裏奧雖然在眾人好笑的目光中被菲利斯夾進餐廳,但是仰起頭來,能看見他一向溫和的臉上露出近乎孩子氣的笑容,自己的心裏面忽然也跟著輕松起來。
晚餐後,裏奧回到了自己的寢室,剛打開門,就看見利比嘴裏哼著沒有調的歌曲,擺出跳舞的姿勢,在房間裏一圈一圈地旋轉著。
“你好像很閑啊!”裏奧好笑地將外衣脫下,然後倒進床裏面看著利比故自沉醉。
“真好……你們可以有舞會……”利比撅著嘴巴來到裏奧身邊。
“你也可以和我一起去啊!”
“我去有什麽意思啊,沒有像愛麗兒那樣可愛的舞伴,也沒有真實得形體可以品嘗美食,還有……”
“還有如果被高階的血族或者人魚發現你的存在……”溫和的聲音響起,裏奧望去,看見菲利斯站在利比的身後,手指從後面扼住他的咽喉,“你恐怕就不能完成自己的任務了吧。
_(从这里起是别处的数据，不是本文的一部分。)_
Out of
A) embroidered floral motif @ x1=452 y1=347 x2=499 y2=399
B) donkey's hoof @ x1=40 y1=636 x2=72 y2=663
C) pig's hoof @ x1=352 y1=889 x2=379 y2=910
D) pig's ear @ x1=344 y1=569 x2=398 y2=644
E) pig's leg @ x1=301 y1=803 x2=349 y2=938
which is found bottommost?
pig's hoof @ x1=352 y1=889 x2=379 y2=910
”
裏奧睜大了眼睛,菲利斯怎麽會來,還有他說的話什麽意思?
還沒來得及反應過來,利比瞬間脫離了菲利斯的掌握,裏奧還沒適應發生了什麽,自己便被菲利斯整個拉了過去,抱在了懷裏。
“哎呀,哎呀,我還是慢了一步。”利比活動了一下自己的右手關節,裏奧這才發覺他正站在自己剛才坐過的地方。
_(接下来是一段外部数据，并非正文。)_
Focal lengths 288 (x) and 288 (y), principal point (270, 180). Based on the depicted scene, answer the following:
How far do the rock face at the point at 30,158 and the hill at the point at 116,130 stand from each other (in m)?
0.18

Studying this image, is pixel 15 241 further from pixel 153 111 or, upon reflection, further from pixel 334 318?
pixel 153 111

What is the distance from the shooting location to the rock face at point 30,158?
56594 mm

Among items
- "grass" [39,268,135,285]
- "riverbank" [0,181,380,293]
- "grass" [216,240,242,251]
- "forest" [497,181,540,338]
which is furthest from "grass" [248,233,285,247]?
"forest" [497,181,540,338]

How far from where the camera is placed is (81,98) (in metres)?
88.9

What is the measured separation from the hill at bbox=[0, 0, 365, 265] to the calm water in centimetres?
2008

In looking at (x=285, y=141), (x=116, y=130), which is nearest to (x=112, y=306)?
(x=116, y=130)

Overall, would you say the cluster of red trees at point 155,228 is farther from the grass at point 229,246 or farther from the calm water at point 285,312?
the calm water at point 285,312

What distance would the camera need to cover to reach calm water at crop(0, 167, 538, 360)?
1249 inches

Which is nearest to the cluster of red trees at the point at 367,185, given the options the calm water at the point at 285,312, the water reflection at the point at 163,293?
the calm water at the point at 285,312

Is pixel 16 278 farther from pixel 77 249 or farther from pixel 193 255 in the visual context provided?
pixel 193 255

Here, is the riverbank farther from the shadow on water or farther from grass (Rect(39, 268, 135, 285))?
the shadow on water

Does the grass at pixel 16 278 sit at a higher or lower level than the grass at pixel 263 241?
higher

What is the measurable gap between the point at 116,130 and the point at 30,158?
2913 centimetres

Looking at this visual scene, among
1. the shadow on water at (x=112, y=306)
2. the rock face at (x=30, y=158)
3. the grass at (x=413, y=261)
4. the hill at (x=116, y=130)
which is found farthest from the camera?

“怎麽回事?”裏奧皺了皺眉毛,抬頭望向那個俊挺的男子,希望對方給自己答案。
“他不是什麽向導精靈,而是最高級別的靈獸。”菲利斯捕捉痕跡帶著裏奧緩緩後退,雖然從他的臉上看不見驚慌的神色,但是裏奧知道事情有些不一般。
“所以我才會說我討厭高階的血族。”利比歪著腦袋,一副囂張的樣子,“不過你不用擔心啦,我離自己的主人太遙遠了,力量衰弱很多,你現在要帶著裏奧逃走也不是沒有可能。”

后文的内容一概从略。